HTML Builder provides an HTML object that creates (X)HTML tags in a Pythonic way, a literal class used to mark strings containing intentional HTML markup, and a smart escape() function that preserves literals but escapes other strings that may accidentally contain markup characters (“<”, “>”, “&”) or malicious Javascript tags. Escaped strings are returned as literals to prevent them from being double-escaped later.
literal is a subclass of unicode, so it works with all string methods and expressions. The only thing special about it is the .__html__ method, which returns the string itself. escape() follows a simple protocol: if the object has an .__html__ method, it calls that rather than .__str__ to get the HTML representation. Third-party libraries that do not want to import literal (and this create a dependency on WebHelpers) can put an .__html__ method in their own classes returning the desired HTML representation.

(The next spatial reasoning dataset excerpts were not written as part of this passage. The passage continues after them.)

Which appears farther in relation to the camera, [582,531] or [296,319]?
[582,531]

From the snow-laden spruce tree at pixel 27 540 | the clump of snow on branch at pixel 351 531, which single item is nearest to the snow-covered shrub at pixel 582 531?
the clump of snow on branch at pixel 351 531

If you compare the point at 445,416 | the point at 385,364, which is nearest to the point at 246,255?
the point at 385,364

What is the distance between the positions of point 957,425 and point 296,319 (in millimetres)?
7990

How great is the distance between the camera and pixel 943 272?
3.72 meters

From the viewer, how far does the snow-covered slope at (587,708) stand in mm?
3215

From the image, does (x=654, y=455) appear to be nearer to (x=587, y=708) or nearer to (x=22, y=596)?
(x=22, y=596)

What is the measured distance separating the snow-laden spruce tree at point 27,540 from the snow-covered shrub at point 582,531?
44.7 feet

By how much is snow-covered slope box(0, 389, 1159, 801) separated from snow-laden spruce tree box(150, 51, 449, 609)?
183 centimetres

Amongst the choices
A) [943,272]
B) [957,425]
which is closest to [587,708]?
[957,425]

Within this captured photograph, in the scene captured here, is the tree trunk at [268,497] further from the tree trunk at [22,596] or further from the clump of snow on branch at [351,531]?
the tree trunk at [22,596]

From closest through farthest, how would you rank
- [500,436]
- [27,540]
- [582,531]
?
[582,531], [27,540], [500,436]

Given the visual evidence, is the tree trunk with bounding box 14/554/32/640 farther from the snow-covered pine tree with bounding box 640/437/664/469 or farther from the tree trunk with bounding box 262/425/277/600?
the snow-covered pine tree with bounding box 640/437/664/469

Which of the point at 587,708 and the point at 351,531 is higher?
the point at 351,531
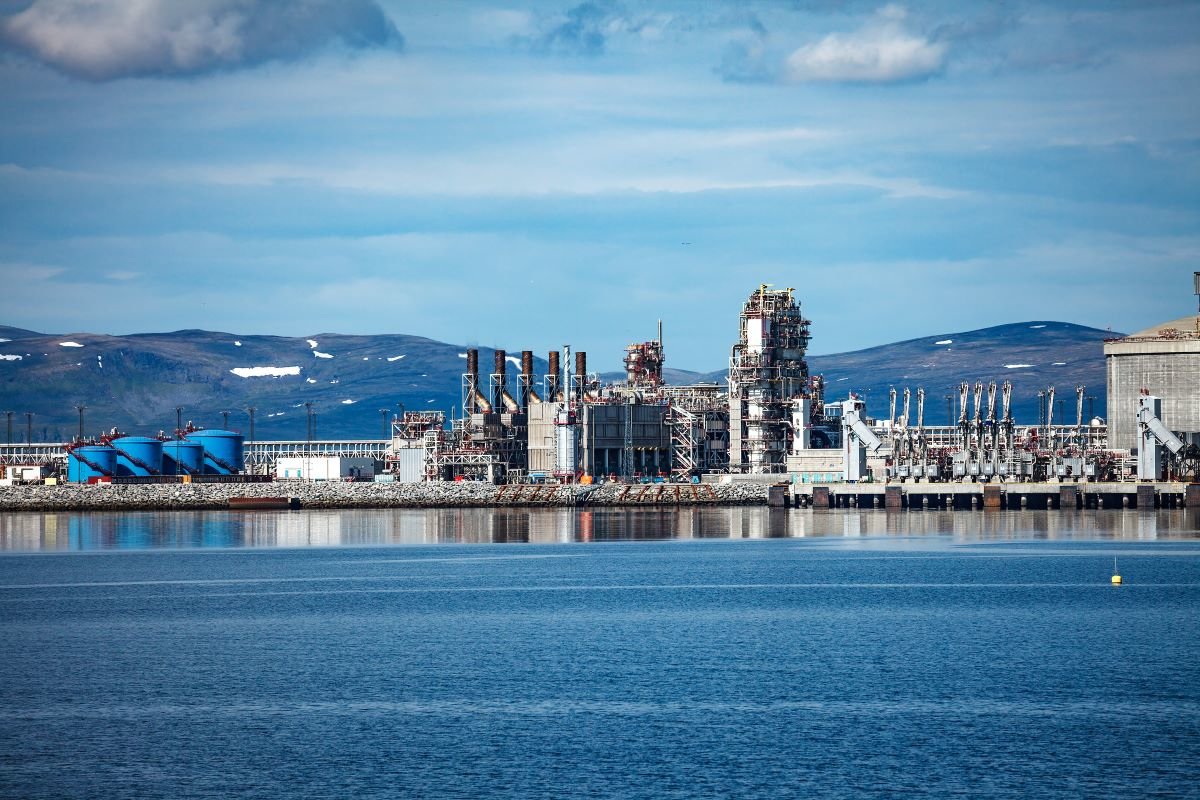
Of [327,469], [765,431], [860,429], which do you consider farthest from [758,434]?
[327,469]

When used in a mixed expression containing both literals and ordinary strings, literal tries hard to escape the strings and return a literal. However, this depends on which value has “control” of the expression. literal seems to be able to take control with all combinations of the + operator, but with % and join it must be on the left side of the expression. So these all work:
"A" + literal("B")
literal(", ").join(["A", literal("B")])
literal("%s %s") % (16, literal("kg"))
But these return an ordinary string which is prone to double-escaping later:
"\\n".join([literal('<span class="foo">Foo!</span>'), literal('Bar!')])

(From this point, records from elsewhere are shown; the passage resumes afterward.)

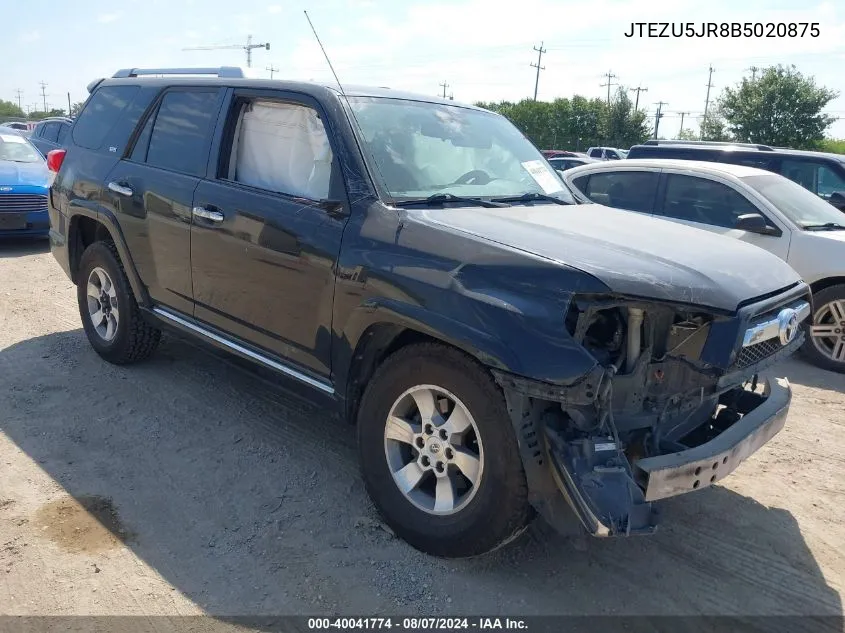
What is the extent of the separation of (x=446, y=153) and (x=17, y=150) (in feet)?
32.2

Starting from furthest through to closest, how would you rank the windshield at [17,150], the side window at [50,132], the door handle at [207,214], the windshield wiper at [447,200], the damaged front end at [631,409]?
the side window at [50,132], the windshield at [17,150], the door handle at [207,214], the windshield wiper at [447,200], the damaged front end at [631,409]

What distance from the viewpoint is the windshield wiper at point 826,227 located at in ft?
21.1

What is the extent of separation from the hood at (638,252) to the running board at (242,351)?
100 cm

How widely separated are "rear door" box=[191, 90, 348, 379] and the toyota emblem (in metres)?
1.98

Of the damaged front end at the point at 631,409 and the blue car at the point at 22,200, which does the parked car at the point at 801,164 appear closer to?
the damaged front end at the point at 631,409

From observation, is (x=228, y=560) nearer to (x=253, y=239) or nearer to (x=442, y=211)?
(x=253, y=239)

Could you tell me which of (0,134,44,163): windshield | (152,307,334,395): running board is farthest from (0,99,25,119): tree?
(152,307,334,395): running board

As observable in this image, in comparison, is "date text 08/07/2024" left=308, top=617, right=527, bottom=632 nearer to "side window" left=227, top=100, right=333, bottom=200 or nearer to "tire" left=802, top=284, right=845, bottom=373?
"side window" left=227, top=100, right=333, bottom=200

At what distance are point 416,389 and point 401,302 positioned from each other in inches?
14.7

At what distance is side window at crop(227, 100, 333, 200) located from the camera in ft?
11.7

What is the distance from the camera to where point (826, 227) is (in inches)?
257

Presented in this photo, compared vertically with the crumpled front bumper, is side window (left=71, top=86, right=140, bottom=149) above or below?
above

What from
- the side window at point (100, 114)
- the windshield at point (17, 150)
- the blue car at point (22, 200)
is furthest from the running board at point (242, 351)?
the windshield at point (17, 150)

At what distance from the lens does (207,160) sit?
409 cm
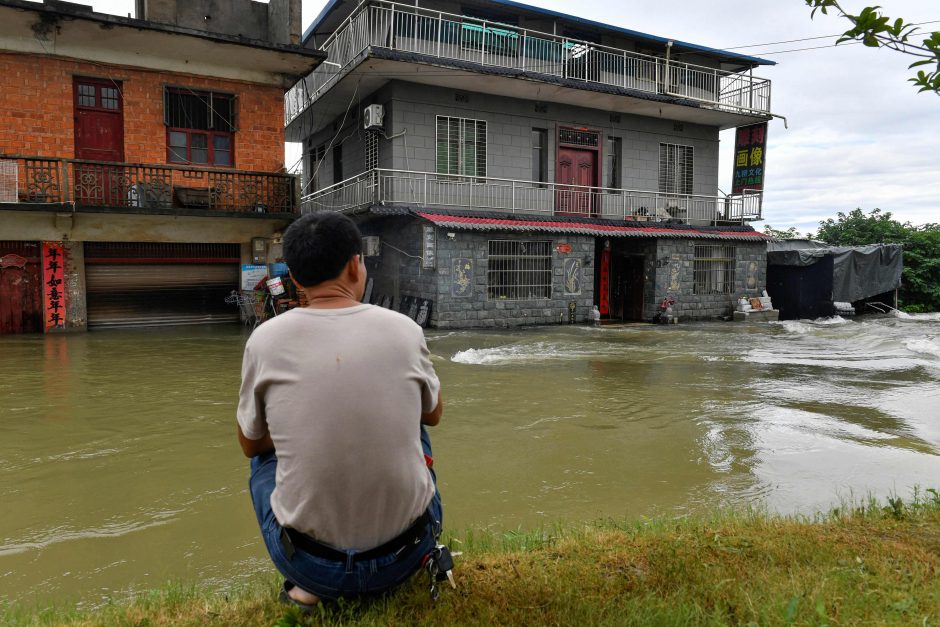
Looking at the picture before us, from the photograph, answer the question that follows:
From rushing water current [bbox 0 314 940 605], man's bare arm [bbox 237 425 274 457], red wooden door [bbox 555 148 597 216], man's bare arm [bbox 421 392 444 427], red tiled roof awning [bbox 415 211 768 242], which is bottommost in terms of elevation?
rushing water current [bbox 0 314 940 605]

"%s %s" % (literal("16"), literal("<em>kg</em>"))
Third-party libraries that don’t want to import literal and thus avoid a dependency on WebHelpers can add an .__html__ method to any class, which can return the same as .__str__ or something else. escape() trusts the HTML method and does not escape the return value. So only strings that lack an .__html__ method will be escaped.

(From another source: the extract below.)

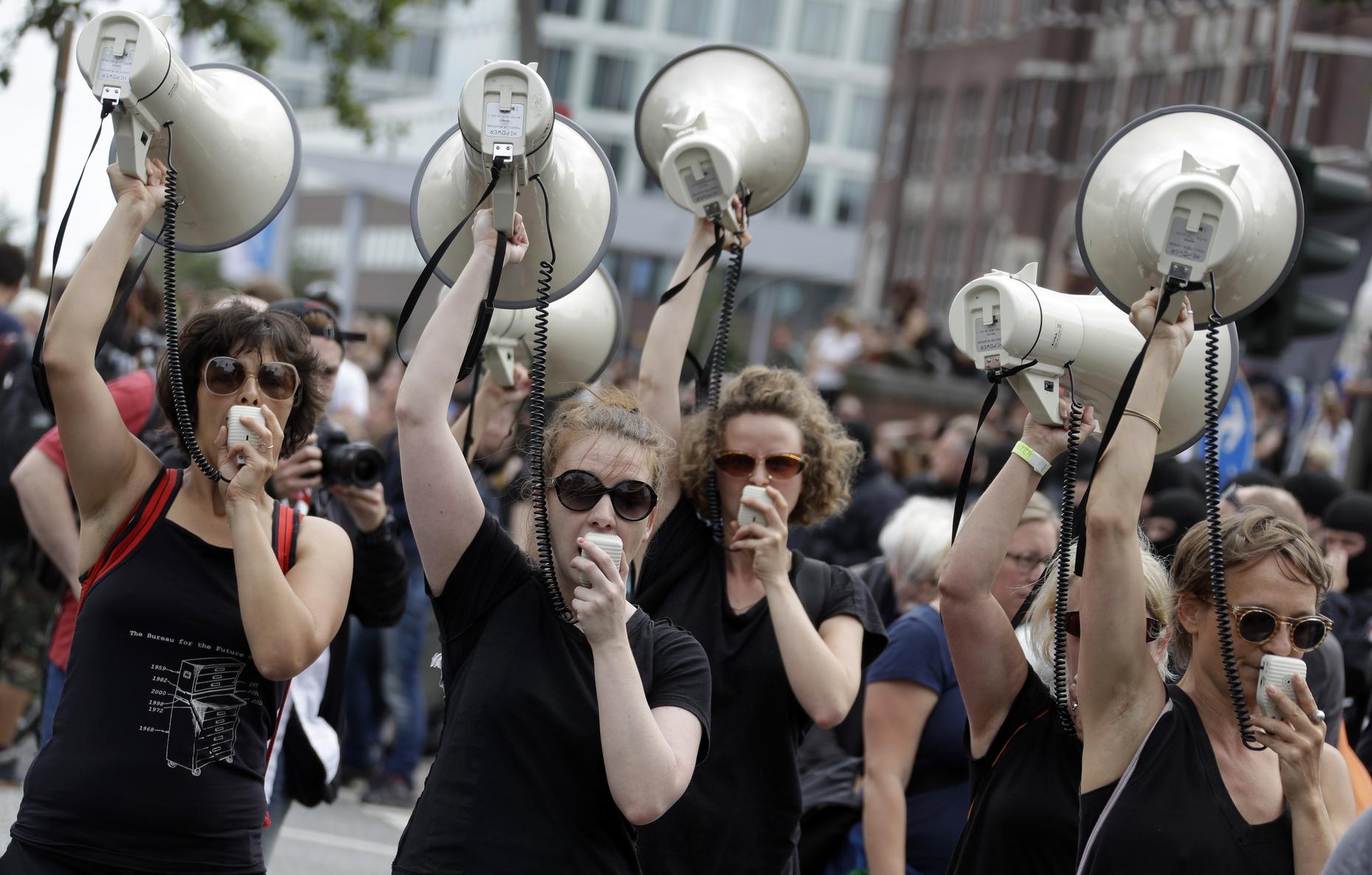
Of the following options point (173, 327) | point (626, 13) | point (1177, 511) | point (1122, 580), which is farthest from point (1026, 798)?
point (626, 13)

The HTML object has the following methods for tag building:
Escape the string args, concatenate them, and return a literal. This is the same as escape(s) but accepts multiple strings. Multiple args are useful when mixing child tags with text, such as:
html = HTML("The king is a >>", HTML.strong("fink"), "<<!")
Create an HTML tag tag with the keyword args converted to attributes. The other positional args become the content for the tag, and are escaped and concatenated. If an attribute name conflicts with a Python keyword (notably “class”), append an underscore. If an attribute value is None, the attribute is not inserted. Two special keyword args are recognized:
Example:
>>> HTML.tag("a", href="http://www.yahoo.com", name=None,
... c="Click Here")
literal(u'<a href="http://www.yahoo.com">Click Here</a>')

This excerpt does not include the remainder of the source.